This study addresses the challenge that traditional vehicle dynamics–based friction estimation methods struggle to distinguish between dry/wet and snow/ice road surfaces under steady-state cruising conditions without significant wheel slip. To overcome this limitation, the authors propose a data-driven approach that leverages standard production vehicle sensor signals—including wheel speeds, wheel torques, longitudinal acceleration, steering angle, and yaw rate—to extract features via sliding-window batch processing and feed them into an end-to-end machine learning model for binary classification of road surface conditions (dry/wet vs. snow/ice). This method represents the first successful identification of tire-road friction states during cruise scenarios, thereby transcending the operational constraints of conventional dynamics-based techniques. Validated on real-world driving data, the approach demonstrates high accuracy and offers a practical, scalable new paradigm for friction estimation in tire-vehicle systems.
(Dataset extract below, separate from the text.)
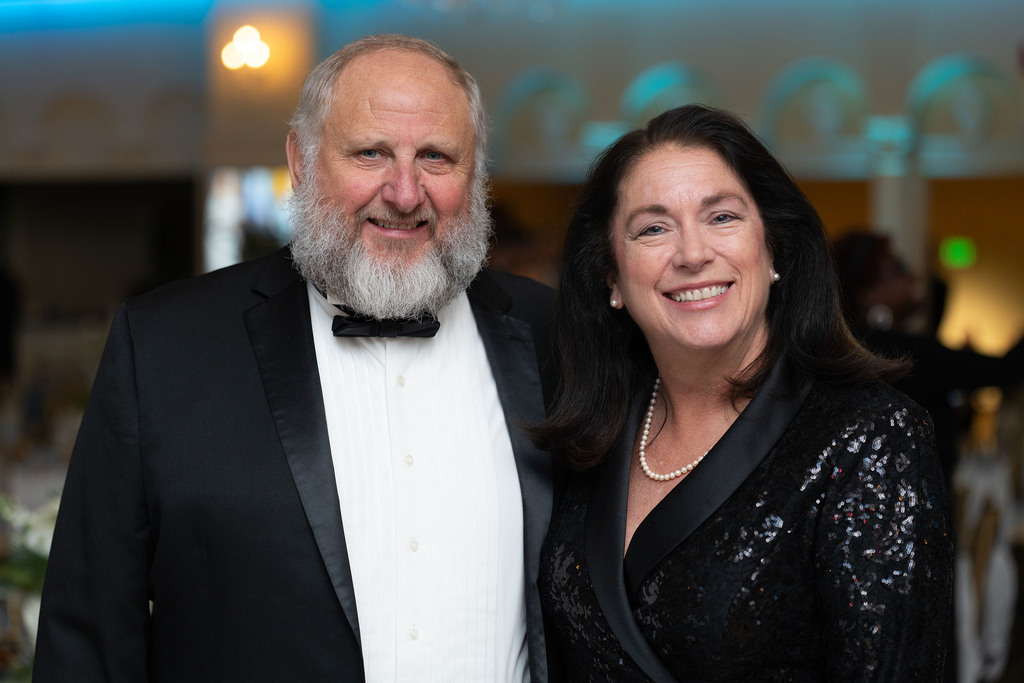 A man and a woman stand together for a photo and smile. The main is in a tuxedo and the women wears a sequin suit jacket.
Knowledge of real-time road slipperiness, or even better, a refined estimate of peak grip potential, is a critical input for vehicle warning and intervention control systems. Typically, friction is estimated through dynamics-based recursive estimators by calculating the slip slope; however, its efficacy is heavily constrained by the vehicle dynamic scenario. When the vehicle is cruising and there is little to no slip, these methods become ineffective due to the inability of present-day production-grade sensors, such as wheel speed sensors, and methods to either measure or accurately estimate micro slip, which is crucial for distinguishing different surfaces. To address this challenge, the correlation between vehicle signals and road surface condition during cruising needs to be uncovered using machine learning. In this paper, a feature-based framework and an end-to-end data-driven framework are used to correlate the statistics of vehicle dynamics behavior with the condition of the road surface and perform binary classification into grip, dry or damp, and slip, snow or ice, conditions. A sliding-window approach is adopted to batch a short buffered window of wheel speeds, wheel torques, longitudinal acceleration, steering angle, and yaw rate, which are fed into a machine learning module for predicting the road state. Validation results on public-road data show scenarios where the data-driven method identifies the road surface correctly even during cruising, showing promise for accurate data-driven friction-related state estimators in the field of tire and vehicle dynamics.